However, Dragan Bender is a better defender, a better passer, a much better 3-point shooter, and unarguably has a better attitude than Chriss, a player who seemed to be fighting an unaggressive world every play up and down the court.
That said, either one of these two players could have been traded, meaning that either one was to be the odd man out – and they both knew it.
Finally, with Chriss off the roster and the only forward acquired in the deal is one who is never to be a piece of the future, (Ryan Anderson), Dragan Bender has one more opportunity to prove that he deserved to stay in Phoenix, and one more chance to prove that McDonough made the right decisions in drafting him first, and keeping him on the roster now.
It has been well chronicled that Dragan Bender is a good 3-point shooter, potentially the one aspect of his game that serves as his best asset in having a long career in the NBA.
It has too be well chronicled that his shot is frustratingly inconsistent, regularly flat, and irritatingly short.

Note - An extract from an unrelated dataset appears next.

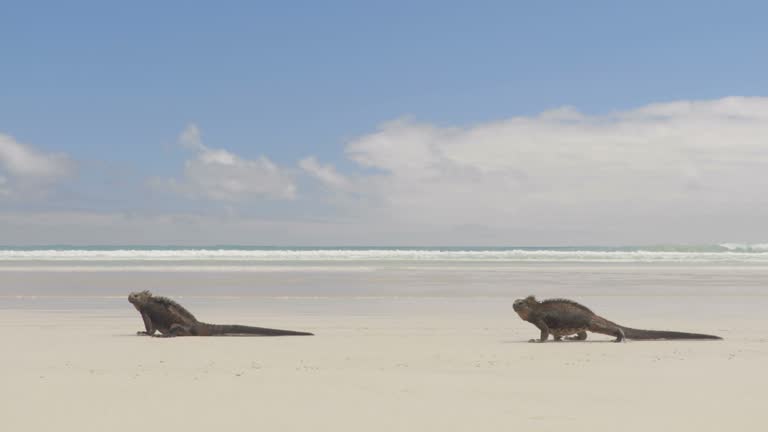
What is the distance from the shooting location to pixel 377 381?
8148mm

When drafted, he was expected to grow to become a player of a Draymond Green ilk, a power forward who can handle the ball and facilitate like a point guard, while remaining around the arc and not looking for shots for himself instead waiting for the wrap-around passes to return to him where he can drain wide-open looks.
Bender does wait for those open shots alright, although often doing absolutely nothing else to make his presence felt, and his role on the roster less and less important.
Whether Bender was just not ready for the NBA game when McDonough selected him or he just needs more time to develop, so far in his career his has looked lost far more often than he has looked like a player who belongs among the world’s best athletes.
The difference between Bender’s first two NBA seasons and now is that for the time being he no longer has to worry about Chriss potentially becoming the long-term answer for the Phoenix Suns.
As of now, Bender needs simply to take his third season in the pros as an opportunity to put the finishing touches on the skills that he most excels at (3-point shooting, perimeter passing and defense), learn as much as possible from veteran Trevor Ariza – who is only under contract for one year – and become the player we all hoped he was when taken as high as he was.
With the unexpected trade of Marquese Chriss, Dragan Bender has been given a second chance at life on the Phoenix Suns.
This is his time to accept it; embrace it; and become the best two-way stretch-four player he can possibly be.
Did anybody say Kristaps Porzingis?
Actually, yeah. A lot of fans have. Now Bender has no reason to not finally become the next great unicorn.